In this study, compared with non-TE-treated plants, application of TE at 1 g/100 m2 decreased SOD and POX activity in plants, which had received 20 mm NaCl. This may be the result of less ROS production. In contrast, in high salinity levels, TE application alleviated the decline in activities of all antioxidant enzymes and increased plant protection from oxidative damage, which was proven by less MDA content. Enhanced antioxidant enzyme activities by TE could have resulted from a positive effect of TE application on TNC content that could be beneficial to protein synthesis. Ervin and Zhang (2007) reported that TE treatment increased leaf cytokinin content in creeping bentgrass, kentucky bluegrass, and hybrid bermudagrass. Cytokinins are known as antisenenscense agents and prevent oxidation of unsaturated fatty acids in membranes (Salisbury and Ross, 1992). Also, it has been reported that cytokinins enhanced stress resistance and it may be the result of protection from oxidative stress by preventing the formation of free radicals or by the regulation of antioxidant enzyme activities (Liu and Huang, 2002; Wang et al., 2006; Zhang and Schmidt, 2000a). So, in plants treated with 1 g/100 m2 TE, less MDA content might be correlated with a decrease in production of ROS and an increase in cell membrane stability. Increased endogenous SOD levels in TE-treated plants have also been reported by Zhang and Schmidt (2000b).

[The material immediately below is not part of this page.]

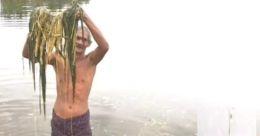 പ്രളയം: കുട്ടനാട്ടിൽ കൃഷി, കന്നുകാലി മേഖലയിൽ 1540 കോടിയുടെ നഷ്ടം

In summary, the results reported here suggest that TE1 treatment was beneficial for kentucky bluegrass survival of salt stress, as manifested by improved TQ under stress conditions. Increased salt tolerance resulting from TE application could be related to effects of TE on the increased TNC content and consequently decreased in Na+ uptake as well as enhanced antioxidant enzyme activities. Our data indicate that a high rate of TE application might reduce salt tolerance. Therefore, additional studies are required to find proper TE application rates for various turfgrass species and cultivars in different salinity levels.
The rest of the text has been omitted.